Tove Ryding de l’ONG Eurodad a déploré qu'il soit possible d'aller en prison pour avoir dit la vérité, en appelant à une directive européenne sur la protection des lanceurs d’alerte. Dans ce contexte, elle a appelé à des rapports (reporting) pays par pays qui soient publics. "Certains pensent que le 'reporting' est très sensible", a-t-elle expliqué, jugeant que les informations telles que les taxes payées par les entreprises n'étaient pas confidentielles. Le sujet fait l’objet de vives discussions au Parlement européen, mais aussi au sein de la Commission.
Elle a dénoncé dans son discours le fait que Jean-Claude Juncker, l’homme politique au pouvoir au Luxembourg lors de la signature des rulings, a été élu à l’une des fonctions les plus puissantes dans les institutions européennes, à savoir à la tête de la Commission européenne. "S’il a de bonnes intentions, il ne les a pas encore montrées", a-t-elle ajouté. Le fait que le Luxembourg prend la présidence du Conseil de l’UE en juillet "ne facilitera pas la situation", a-t-elle jugé, insistant que cela aurait pour effet de mettre "le loup dans la bergerie".
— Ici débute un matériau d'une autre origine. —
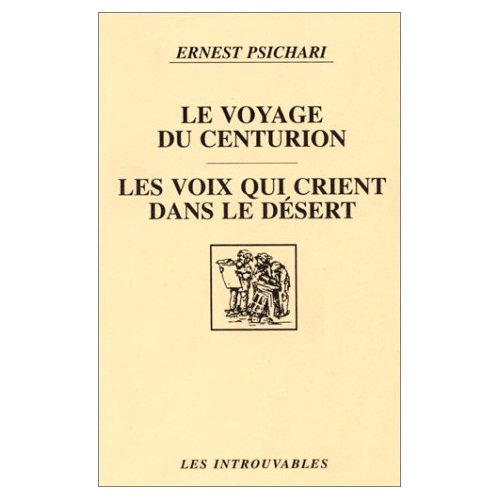 OEUVRES COMPLETES DE ERNEST PSICHARI - LE VOYAGE DU CENTURION - LES VOIX QUI CRIENT DANS LE DESERT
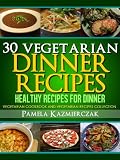 30 Vegetarian Dinner Recipes - Healthy Recipes For Dinner (Vegetarian Cookbook and Vegetarian Recipes Collection)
Interrogée sur le paquet transparence présenté par la Commission le 18 mars dernier, Tove Ryding a estimé qu'il n'était pas utile. "Il n'y a rien de plus que le public est en droit de voir", a-t-elle déclaré, faisant référence à l'échange automatique d'informations sur les 'tax rulings', qui prévoit la transparence entre administrations fiscales. "Seulement quelques administrations fiscales seront autorisés à en savoir plus", a-t-elle critiqué.
Le sénateur italien Mario Monti a retracé l’ambiance autour du Conseil Ecofin du 1er décembre 1997 qui a mené à la conclusion d’un accord sur un code de conduite dans le domaine de la fiscalité, suite à un débat sur la nécessité de lutter contre la concurrence fiscale dommageable, comme l’indiquent les conclusions. Ce paquet fiscal a été approuvé à l’unanimité "grâce à la détermination et aux compétences de négociation" de Jean-Claude Juncker, alors Premier ministre et ministre des Finances du Luxembourg, qui présidait le Conseil, a insisté Mario Monti. Il a ajouté "être plein d’espoir que sa Commission va agir avec détermination".
Mario Monti rappelle que le paquet de 1997 est "considéré comme un des éléments constitutifs du développement de règles en matière de la coordination fiscale et d’aides d’Etat, y compris les rulings". Selon lui, la stratégie de la Commission à l’époque affichait des "ambitions moins élevées" en termes de fiscalité afin d’arriver à un accord avec les ministres des Finances, en leur offrant une coordination fiscale plutôt qu'une harmonisation, qui apparaissait "plus menaçante" pour leur souveraineté.
Mario Monti a cité un exemple du "microcosme du Benelux", expliquant que "les Belges voulaient une directive sur l'épargne parce que trop de Belges plaçaient leur argent au Luxembourg tandis que le Luxembourg se plaignait que les Belges offraient un traitement trop favorable aux multinationales".
Dans ce contexte, il faut rappeler que le Conseil Ecofin de 1997 appelait la Commission à présenter des propositions de directive, notamment en matière de fiscalité sur l’épargne, "en vue de garantir un minimum d’imposition effective" et "d’éviter des distorsions indésirables de concurrence" ainsi qu’en matière des paiements d’intérêts et de redevances des entreprises.